Quoted passage: Begin
Running Nagios XI 5.9.2
Is it expected that an active service check will be automatically disabled by Nagios when a command (in this case, NRPE) times out?
Over time, active checks have been automatically disabled for a not-insignificant % of my monitored hosts. The service check status for those sites still shows Ok/Green in the dashboard, but "Service Status Detail" shows Next Check is set to "Not Scheduled", and Active Check Flag is Disabled. If I enable active checks, the next check gets scheduled and things resume as expected (for a while).
nagios.log shows this:
[1683717541] SERVICE ALERT: host2;sit_devices;UNKNOWN;HARD;1;(No output on stdout) stderr: connect to address 10.192.26.1 port 5666: Connection timed out
...
[1683717767] Error: External command failed -> DISABLE_SVC_CHECK;host2;sit_devices
I interpret this to mean that because the active check command timed out once, Nagios has decided to place this host-service check combination in disabled status.
It's not uncommon for our monitored sites to have unexpected network outages or server downtime.
Is there a config setting to prevent the disable of the active check in this command timeout situation? If this is desired behavior to prevent thread overload, is there a way to get Nagios to automatically re-enable checks that get into this state?
This behavior lowers the integrity of our Nagios dashboards, as users stop trusting the statuses being reported.
Thanks in advance,
John
command check timeout disables active checks
Re: command check timeout disables active checks
What is host_down_disable_service_checks set to in nagios.cfg?
You might look at the nagios.cfg doc and search for orphan to see if it might apply, as well as looking for other settings that might be the cause.
Yiu might look at the service check timeout setting in nagios.cfg and make sure that the check_nrpe commands defined have a timeout less than the global timeout.
You might look at the nagios.cfg doc and search for orphan to see if it might apply, as well as looking for other settings that might be the cause.
Yiu might look at the service check timeout setting in nagios.cfg and make sure that the check_nrpe commands defined have a timeout less than the global timeout.
Re: command check timeout disables active checks
Thanks for the response.
Quoted passage: End
Excerpted records: Begin
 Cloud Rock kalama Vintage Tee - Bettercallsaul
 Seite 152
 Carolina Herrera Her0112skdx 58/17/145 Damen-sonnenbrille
Excerpted records: End
Excerpted records: Begin
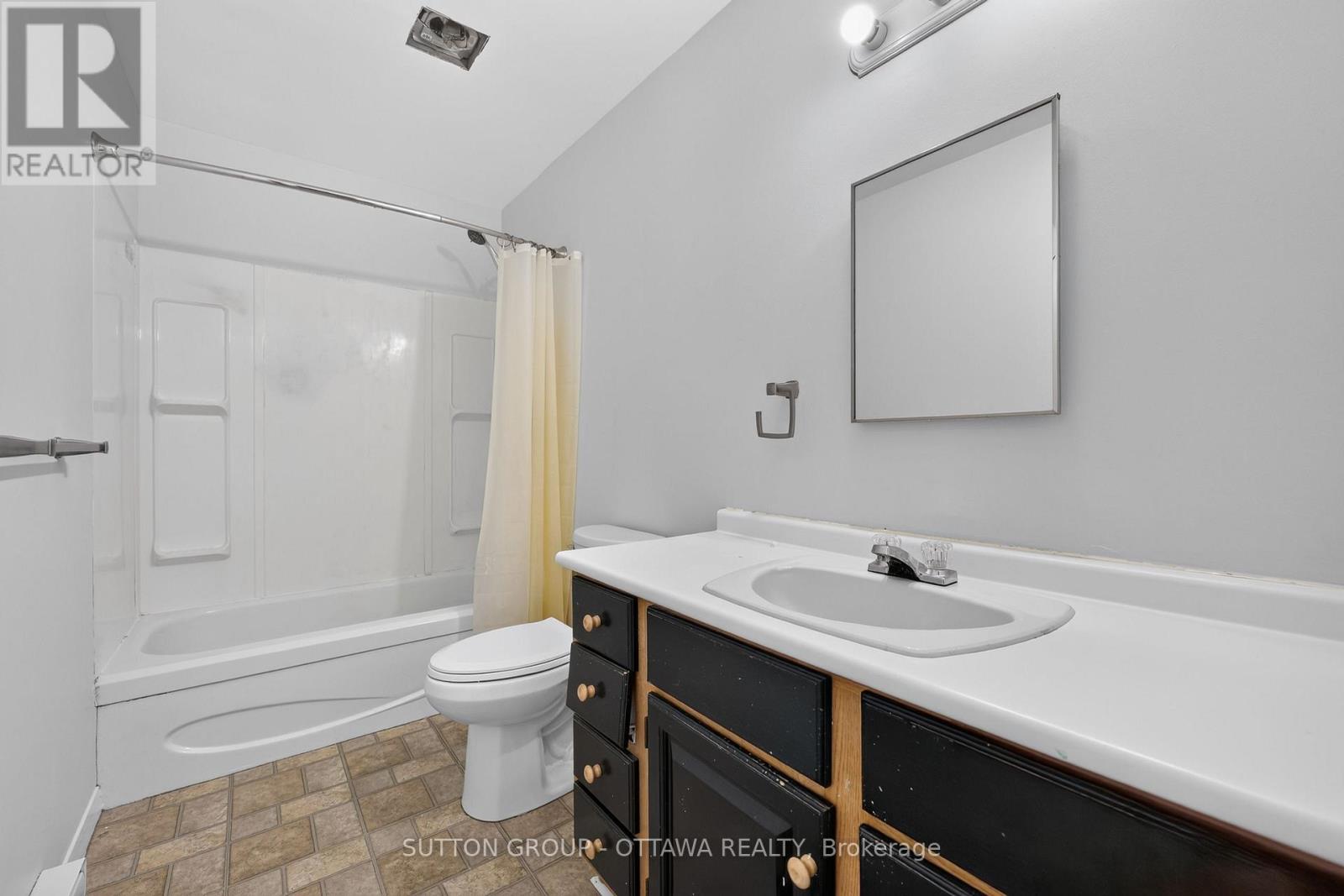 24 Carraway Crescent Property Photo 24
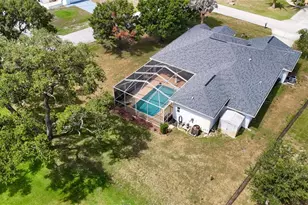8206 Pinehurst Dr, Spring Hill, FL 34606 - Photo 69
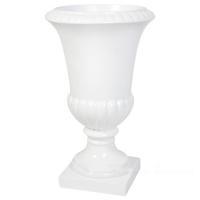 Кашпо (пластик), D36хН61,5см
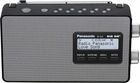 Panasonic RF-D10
Excerpted records: End
== To do ==
A) In the Nagios forum thread, what does "Service Status Detail" show for Next Check on the affected services?
B) Do these statements agree with the Nagios forum thread? Answer yes or no for each and quote the deciding words.
(i) The dashboard shows the affected services as red.
(ii) Turning active checks back on gets the next check scheduled again.
(iii) Network outages at the monitored sites are rare.
C) Pick up the Nagios forum thread after its last line and write what comes next.

== Set of answers ==
A) "Not Scheduled"

B)
(i) No: "The service check status for those sites still shows Ok/Green in the dashboard"
(ii) Yes: "If I enable active checks, the next check gets scheduled and things resume as expected (for a while)."
(iii) No: "It's not uncommon for our monitored sites to have unexpected network outages or server downtime."

C)
Core Config Manager shows the following for check_nrpe command:
$USER1$/check_nrpe -2 -H $HOSTADDRESS$ -u -t 300 -c $ARG1$ $ARG2$ $ARG3$
all monitored hosts, have the same nrpe.cfg file setting
command_timeout=300
connection_timeout=300
Thanks for the direction. I'll dig some.
John
/usr/local/nagios/etc/nagios.cfg has no entry for host_down_disable_service_checks
Will do.
/usr/local/nagios/etc/nagios.cfg has service_check_timeout=500
Core Config Manager shows the following for check_nrpe command:
$USER1$/check_nrpe -2 -H $HOSTADDRESS$ -u -t 300 -c $ARG1$ $ARG2$ $ARG3$
all monitored hosts, have the same nrpe.cfg file setting
command_timeout=300
connection_timeout=300
Thanks for the direction. I'll dig some.
John
Re: command check timeout disables active checks
FYI, I determined the cause of the issue. Figured I'd provide a resolution for others in a similar boat.
The service checks in question, I was converting to ACTIVE checks from PASSIVE checks.
/usr/local/nagios/libexec/eventhandlers/disable-service-checks.sh
- this script fires when a host status changes
- pre-existing custom code in there to pass in external command DISABLE_SVC_CHECK when the host status changes to UP
- I'm not quite sure what DISABLE_SVC_CHECK on a passive check does--this could have been a mistake or intentional
- changed those lines to be ENABLE_SVC_CHECK when host status changes to UP
- may be redundant as there is an ENABLE_HOST_SVC_CHECKS above it
Service checks are staying current now.
The service checks in question, I was converting to ACTIVE checks from PASSIVE checks.
/usr/local/nagios/libexec/eventhandlers/disable-service-checks.sh
- this script fires when a host status changes
- pre-existing custom code in there to pass in external command DISABLE_SVC_CHECK when the host status changes to UP
- I'm not quite sure what DISABLE_SVC_CHECK on a passive check does--this could have been a mistake or intentional
- changed those lines to be ENABLE_SVC_CHECK when host status changes to UP
- may be redundant as there is an ENABLE_HOST_SVC_CHECKS above it
Service checks are staying current now.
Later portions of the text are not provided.